Critical Vulnerabilities in React and Next.js

An attacker could exploit CVE-2025-55182 to perform remote code execution. CVE-2025-55182 affects React and dependent React frameworks such as Next.js.

Threat ID:: CC-4723
Threat Severity:: High
Published:: 4 December 2025 1:43 PM

Report a cyber attack: call 0300 303 5222 or email [email protected]

Summary

An attacker could exploit CVE-2025-55182 to perform remote code execution. CVE-2025-55182 affects React and dependent React frameworks such as Next.js.

Affected platforms

The following platforms are known to be affected:

React

React Server Components:

react-server-dom-webpack: versions 19.0, 19.1.0, 19.1.1, and 19.2.0
react-server-dom-parcel: versions 19.0, 19.1.0, 19.1.1, and 19.2.0
react-server-dom-turbopack: versions 19.0, 19.1.0, 19.1.1, and 19.2.0

If your JavaScript app does not implement any React Server Function endpoints it may still be vulnerable if your app supports React Server Components.

If your app’s React code does not use a server, your app is not affected by this vulnerability. If your app does not use a framework, bundler, or bundler plugin that supports React Server Components, your app is not affected by this vulnerability

The following platforms are also known to be affected:

Some React frameworks and bundlers depend on, have peer dependencies for, or include the vulnerable React packages. The following React frameworks and bundlers are known to be affected:

Next.js
React Router
Waku
@parcel/rsc
@vitejs/plugin-rsc
RedwoodSDK

Threat details

CVE-2025-55182 Under Active Exploitation

Security researchers have reported observed exploitation of CVE-2025-55182 in the wild.
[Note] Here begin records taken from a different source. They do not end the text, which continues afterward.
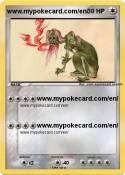 www.mypokecard.com/en/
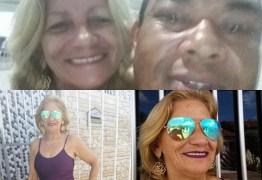 Homem assassina ex-mulher e se suicida por não aceitar fim de relacionamento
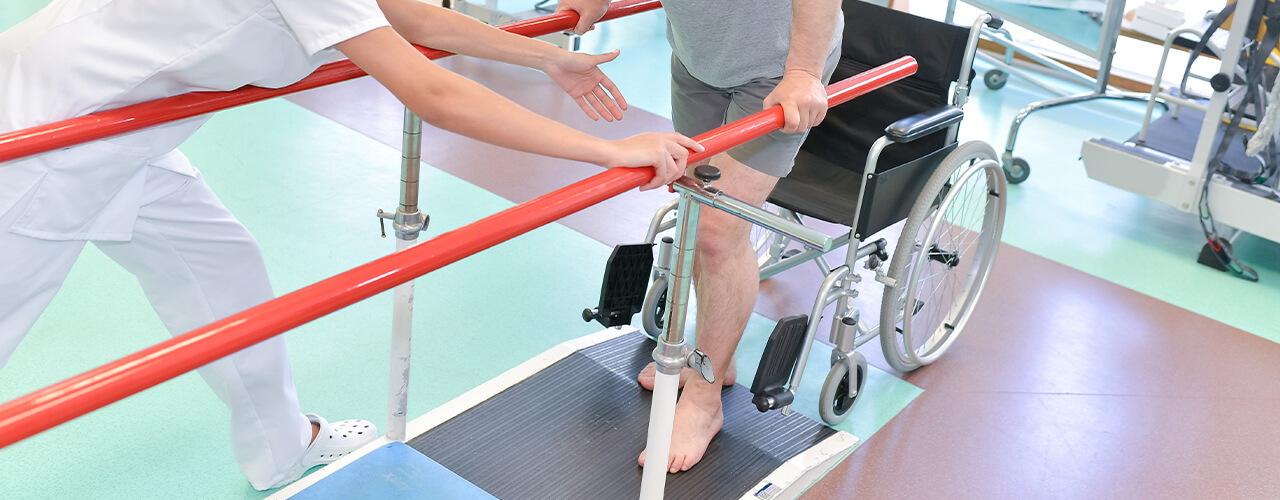 Balance & Gait Disorders Morristown, Newport, Kingsport, TN
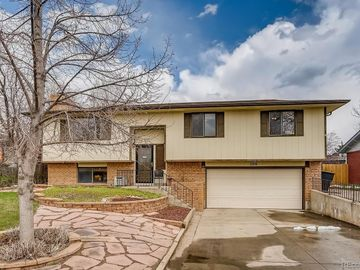2216 Gay Street, Longmont, CO, 80501,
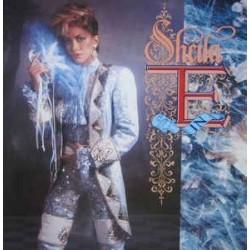 Sheila E. – In Romance 1600|1985 Paisley Park – 925 317-1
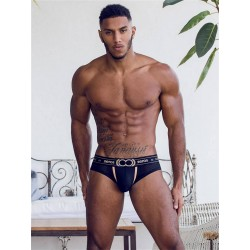 2Eros Apollo Brief Underwear Lunar (T6476)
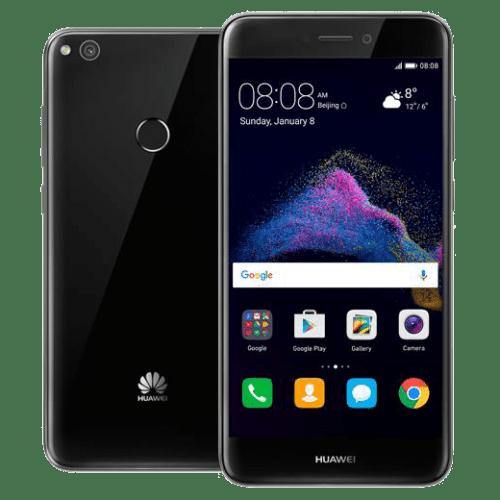 Huawei Ascend P8 Lite 2017 Reparatie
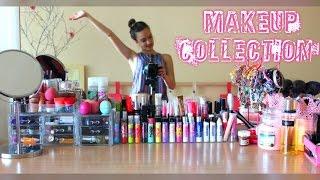 Makeup Collection 2016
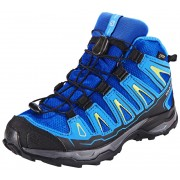 Salomon X-Ultra Mid GTX Shoes Juniors blue yonder/bright blue/granny green 34 Trekkingschuhe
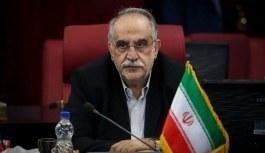 İran Ekonomi ve Maliye Bakanı Mesud Kerbasiyan için karar çıktı
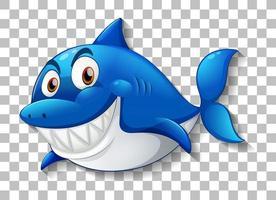 personaje de dibujos animados sonriente de tiburón vector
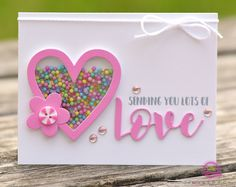 Valentines Day card - love the shaker heart, pinwheel button and layered LOVE die cut!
The NHS England National CSOC is aware that several functional proof-of-concept exploits exist for CVE-2025-55182 and assesses that continued successful exploitation in the wild is highly likely.

Introduction

React has released a security update to address a critical severity vulnerability in React Server Components. JavaScript applications and frameworks that support React Server Components are also affected. React Server Components allow web application clients to call a function on the React server, translating the HTTP requests into function calls and returning the requested data to the client.

Vulnerability Details

CVE-2025-55182 is an "unauthenticated remote code execution (RCE)" vulnerability with a CVSSv3 score of 10.0.

A remote, unauthenticated attacker could craft a malicious HTTP request to any Server Function endpoint that, when deserialised by React, could allow the attacker to execute arbitrary code on the server.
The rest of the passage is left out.